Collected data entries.

==============================

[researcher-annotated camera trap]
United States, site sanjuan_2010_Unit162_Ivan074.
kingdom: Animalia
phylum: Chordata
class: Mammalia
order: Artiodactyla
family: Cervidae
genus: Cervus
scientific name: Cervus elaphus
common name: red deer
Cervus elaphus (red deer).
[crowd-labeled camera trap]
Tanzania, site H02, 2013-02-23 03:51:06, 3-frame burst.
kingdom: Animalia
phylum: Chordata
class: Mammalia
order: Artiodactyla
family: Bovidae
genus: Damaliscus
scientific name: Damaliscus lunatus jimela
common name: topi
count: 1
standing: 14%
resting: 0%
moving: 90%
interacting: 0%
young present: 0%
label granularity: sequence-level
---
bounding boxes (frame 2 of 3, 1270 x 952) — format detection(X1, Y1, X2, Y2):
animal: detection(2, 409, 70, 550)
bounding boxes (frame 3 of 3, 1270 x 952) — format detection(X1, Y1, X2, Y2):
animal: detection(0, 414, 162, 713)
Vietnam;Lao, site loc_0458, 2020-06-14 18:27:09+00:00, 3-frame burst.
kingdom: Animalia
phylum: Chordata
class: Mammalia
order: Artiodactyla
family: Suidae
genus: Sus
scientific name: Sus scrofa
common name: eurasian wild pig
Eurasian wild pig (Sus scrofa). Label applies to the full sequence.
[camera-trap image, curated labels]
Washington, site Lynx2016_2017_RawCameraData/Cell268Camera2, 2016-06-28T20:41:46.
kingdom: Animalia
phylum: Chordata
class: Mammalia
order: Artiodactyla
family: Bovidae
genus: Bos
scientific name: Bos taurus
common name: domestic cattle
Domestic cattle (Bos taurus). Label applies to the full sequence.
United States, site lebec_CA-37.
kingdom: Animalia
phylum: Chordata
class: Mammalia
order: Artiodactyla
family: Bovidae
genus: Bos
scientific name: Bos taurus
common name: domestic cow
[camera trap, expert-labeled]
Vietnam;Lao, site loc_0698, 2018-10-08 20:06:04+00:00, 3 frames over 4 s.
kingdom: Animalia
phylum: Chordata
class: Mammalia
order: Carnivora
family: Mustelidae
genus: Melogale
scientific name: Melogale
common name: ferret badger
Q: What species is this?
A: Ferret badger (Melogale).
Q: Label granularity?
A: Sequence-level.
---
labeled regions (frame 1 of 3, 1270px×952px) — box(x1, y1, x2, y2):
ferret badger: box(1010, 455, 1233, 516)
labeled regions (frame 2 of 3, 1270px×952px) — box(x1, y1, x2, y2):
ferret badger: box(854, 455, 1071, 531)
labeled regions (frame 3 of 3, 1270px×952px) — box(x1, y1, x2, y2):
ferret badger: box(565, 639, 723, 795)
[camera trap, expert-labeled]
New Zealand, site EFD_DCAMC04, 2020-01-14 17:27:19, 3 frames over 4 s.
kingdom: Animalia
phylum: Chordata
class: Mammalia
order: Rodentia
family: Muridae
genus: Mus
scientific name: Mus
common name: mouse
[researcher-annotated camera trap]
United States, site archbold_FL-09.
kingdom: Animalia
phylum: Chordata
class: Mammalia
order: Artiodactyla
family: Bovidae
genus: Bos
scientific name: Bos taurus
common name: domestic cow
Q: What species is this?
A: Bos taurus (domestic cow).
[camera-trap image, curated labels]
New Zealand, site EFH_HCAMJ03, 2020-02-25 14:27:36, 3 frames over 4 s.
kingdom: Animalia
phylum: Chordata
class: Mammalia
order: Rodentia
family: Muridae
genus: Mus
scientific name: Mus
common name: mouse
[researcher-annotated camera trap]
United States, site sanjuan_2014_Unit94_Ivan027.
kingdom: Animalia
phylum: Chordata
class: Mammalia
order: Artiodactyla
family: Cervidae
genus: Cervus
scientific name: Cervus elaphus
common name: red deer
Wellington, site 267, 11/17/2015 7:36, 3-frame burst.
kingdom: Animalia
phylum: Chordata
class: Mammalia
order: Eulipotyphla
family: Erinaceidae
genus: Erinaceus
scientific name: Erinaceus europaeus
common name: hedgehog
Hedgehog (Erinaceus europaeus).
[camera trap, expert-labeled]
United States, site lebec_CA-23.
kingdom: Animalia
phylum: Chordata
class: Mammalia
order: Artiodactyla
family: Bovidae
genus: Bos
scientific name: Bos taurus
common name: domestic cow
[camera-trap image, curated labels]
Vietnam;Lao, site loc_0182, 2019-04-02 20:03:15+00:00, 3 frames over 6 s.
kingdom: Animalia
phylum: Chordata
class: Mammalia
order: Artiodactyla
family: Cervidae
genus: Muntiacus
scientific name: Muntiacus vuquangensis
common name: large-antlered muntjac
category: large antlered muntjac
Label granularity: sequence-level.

==============================

EXERCISE.
Transcribe all of the data above, keeping each line exactly as it stands.

SOLUTION FOR THIS TASK.
[researcher-annotated camera trap]
United States, site sanjuan_2010_Unit162_Ivan074.
kingdom: Animalia
phylum: Chordata
class: Mammalia
order: Artiodactyla
family: Cervidae
genus: Cervus
scientific name: Cervus elaphus
common name: red deer
Cervus elaphus (red deer).
[crowd-labeled camera trap]
Tanzania, site H02, 2013-02-23 03:51:06, 3-frame burst.
kingdom: Animalia
phylum: Chordata
class: Mammalia
order: Artiodactyla
family: Bovidae
genus: Damaliscus
scientific name: Damaliscus lunatus jimela
common name: topi
count: 1
standing: 14%
resting: 0%
moving: 90%
interacting: 0%
young present: 0%
label granularity: sequence-level
---
bounding boxes (frame 2 of 3, 1270 x 952) — format detection(X1, Y1, X2, Y2):
animal: detection(2, 409, 70, 550)
bounding boxes (frame 3 of 3, 1270 x 952) — format detection(X1, Y1, X2, Y2):
animal: detection(0, 414, 162, 713)
Vietnam;Lao, site loc_0458, 2020-06-14 18:27:09+00:00, 3-frame burst.
kingdom: Animalia
phylum: Chordata
class: Mammalia
order: Artiodactyla
family: Suidae
genus: Sus
scientific name: Sus scrofa
common name: eurasian wild pig
Eurasian wild pig (Sus scrofa). Label applies to the full sequence.
[camera-trap image, curated labels]
Washington, site Lynx2016_2017_RawCameraData/Cell268Camera2, 2016-06-28T20:41:46.
kingdom: Animalia
phylum: Chordata
class: Mammalia
order: Artiodactyla
family: Bovidae
genus: Bos
scientific name: Bos taurus
common name: domestic cattle
Domestic cattle (Bos taurus). Label applies to the full sequence.
United States, site lebec_CA-37.
kingdom: Animalia
phylum: Chordata
class: Mammalia
order: Artiodactyla
family: Bovidae
genus: Bos
scientific name: Bos taurus
common name: domestic cow
[camera trap, expert-labeled]
Vietnam;Lao, site loc_0698, 2018-10-08 20:06:04+00:00, 3 frames over 4 s.
kingdom: Animalia
phylum: Chordata
class: Mammalia
order: Carnivora
family: Mustelidae
genus: Melogale
scientific name: Melogale
common name: ferret badger
Q: What species is this?
A: Ferret badger (Melogale).
Q: Label granularity?
A: Sequence-level.
---
labeled regions (frame 1 of 3, 1270px×952px) — box(x1, y1, x2, y2):
ferret badger: box(1010, 455, 1233, 516)
labeled regions (frame 2 of 3, 1270px×952px) — box(x1, y1, x2, y2):
ferret badger: box(854, 455, 1071, 531)
labeled regions (frame 3 of 3, 1270px×952px) — box(x1, y1, x2, y2):
ferret badger: box(565, 639, 723, 795)
[camera trap, expert-labeled]
New Zealand, site EFD_DCAMC04, 2020-01-14 17:27:19, 3 frames over 4 s.
kingdom: Animalia
phylum: Chordata
class: Mammalia
order: Rodentia
family: Muridae
genus: Mus
scientific name: Mus
common name: mouse
[researcher-annotated camera trap]
United States, site archbold_FL-09.
kingdom: Animalia
phylum: Chordata
class: Mammalia
order: Artiodactyla
family: Bovidae
genus: Bos
scientific name: Bos taurus
common name: domestic cow
Q: What species is this?
A: Bos taurus (domestic cow).
[camera-trap image, curated labels]
New Zealand, site EFH_HCAMJ03, 2020-02-25 14:27:36, 3 frames over 4 s.
kingdom: Animalia
phylum: Chordata
class: Mammalia
order: Rodentia
family: Muridae
genus: Mus
scientific name: Mus
common name: mouse
[researcher-annotated camera trap]
United States, site sanjuan_2014_Unit94_Ivan027.
kingdom: Animalia
phylum: Chordata
class: Mammalia
order: Artiodactyla
family: Cervidae
genus: Cervus
scientific name: Cervus elaphus
common name: red deer
Wellington, site 267, 11/17/2015 7:36, 3-frame burst.
kingdom: Animalia
phylum: Chordata
class: Mammalia
order: Eulipotyphla
family: Erinaceidae
genus: Erinaceus
scientific name: Erinaceus europaeus
common name: hedgehog
Hedgehog (Erinaceus europaeus).
[camera trap, expert-labeled]
United States, site lebec_CA-23.
kingdom: Animalia
phylum: Chordata
class: Mammalia
order: Artiodactyla
family: Bovidae
genus: Bos
scientific name: Bos taurus
common name: domestic cow
[camera-trap image, curated labels]
Vietnam;Lao, site loc_0182, 2019-04-02 20:03:15+00:00, 3 frames over 6 s.
kingdom: Animalia
phylum: Chordata
class: Mammalia
order: Artiodactyla
family: Cervidae
genus: Muntiacus
scientific name: Muntiacus vuquangensis
common name: large-antlered muntjac
category: large antlered muntjac
Label granularity: sequence-level.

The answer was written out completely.